The idea of the change is, to have an O(1) lookup (if possible) to get al incoming ForeignKeys.
Django’s migrations use ModelStates that, for the most part, look like a Model, but actually aren’t They have a a significantly reduced API to make them more efficient. The downside of that is, that some things, like resolving relational fields, as pointed out above, isn’t possible. But since these relations are necessary to construct correct SQL, Django takes these ModelStates and turns them into real Model classes.
That’s one of the task of the project and up to be proposed.
Hey everyone, after going through the codebase and @MarkusH’s patch, I got started with my proposal. But I feel a bit unclear about what my proposal should consist of. I went through the proposal on the Django GSoC website, and the proposal by Parth Patil last year. Since both these proposals involved adding new features that a Django developer would use and not fixes in the framework itself, I am a bit confused about what exactly my proposal should entail. Should it contain of how the functions would actually look like? Or should it be more like the new proposed of the framework, i.e. ModelState and SchemaEditor.?

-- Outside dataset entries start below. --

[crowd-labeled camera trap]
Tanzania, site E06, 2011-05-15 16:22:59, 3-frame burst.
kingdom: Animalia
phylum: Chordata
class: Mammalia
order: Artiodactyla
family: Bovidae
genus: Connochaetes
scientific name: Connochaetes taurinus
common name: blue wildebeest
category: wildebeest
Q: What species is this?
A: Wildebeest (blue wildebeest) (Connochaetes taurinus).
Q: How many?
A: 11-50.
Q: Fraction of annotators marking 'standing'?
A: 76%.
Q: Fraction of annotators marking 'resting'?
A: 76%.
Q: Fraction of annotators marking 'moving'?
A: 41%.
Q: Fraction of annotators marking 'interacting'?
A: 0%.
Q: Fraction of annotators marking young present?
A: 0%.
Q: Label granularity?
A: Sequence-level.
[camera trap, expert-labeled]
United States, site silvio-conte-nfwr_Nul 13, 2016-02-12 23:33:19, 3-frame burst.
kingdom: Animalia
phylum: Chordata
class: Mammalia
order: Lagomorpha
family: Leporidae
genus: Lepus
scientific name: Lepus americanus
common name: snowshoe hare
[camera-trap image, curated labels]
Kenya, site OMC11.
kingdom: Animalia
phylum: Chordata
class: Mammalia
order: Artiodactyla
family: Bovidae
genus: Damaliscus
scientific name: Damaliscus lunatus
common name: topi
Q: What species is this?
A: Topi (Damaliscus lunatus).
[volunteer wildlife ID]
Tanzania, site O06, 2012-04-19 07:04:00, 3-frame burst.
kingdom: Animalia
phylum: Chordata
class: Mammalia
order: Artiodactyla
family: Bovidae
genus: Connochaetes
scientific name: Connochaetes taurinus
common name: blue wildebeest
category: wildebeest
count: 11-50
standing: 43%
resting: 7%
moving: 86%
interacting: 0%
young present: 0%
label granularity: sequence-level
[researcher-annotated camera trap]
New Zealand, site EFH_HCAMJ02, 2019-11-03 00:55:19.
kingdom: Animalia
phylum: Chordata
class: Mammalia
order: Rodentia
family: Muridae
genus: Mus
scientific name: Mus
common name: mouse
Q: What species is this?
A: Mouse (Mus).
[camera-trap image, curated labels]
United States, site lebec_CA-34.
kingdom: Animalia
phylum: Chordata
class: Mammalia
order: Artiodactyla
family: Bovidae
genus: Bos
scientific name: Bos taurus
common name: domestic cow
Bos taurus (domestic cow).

Some advice would be highly appreciated.
Hi @aryan9600. Sorry for the lack of reply… this week has been somewhat interesting shall we say, as you can no doubt imagine.
I think for this project, some low-level thoughts on how you would address the problem are appropriate. Some discussion that demonstrates what the problem is, how it manifests and how you’d be able to address it, or such. — That kind of thing would hopefully give confidence that you’d be able to address the issue.
Hi @aryan9600. With the current covid-19 situation, I don’t have the capacity to review this now. Sorry about that. (I can’t speak for Markus but it’s disrupting life everywhere.)
Do submit when you are happy. Thanks for your effort!
I understand that and I hope you and everyone else is safe. Sorry to bother you! I will try to improve my proposal wherever I can, and submit it. Thanks for guiding me! Hope I get to work with you people in the summer.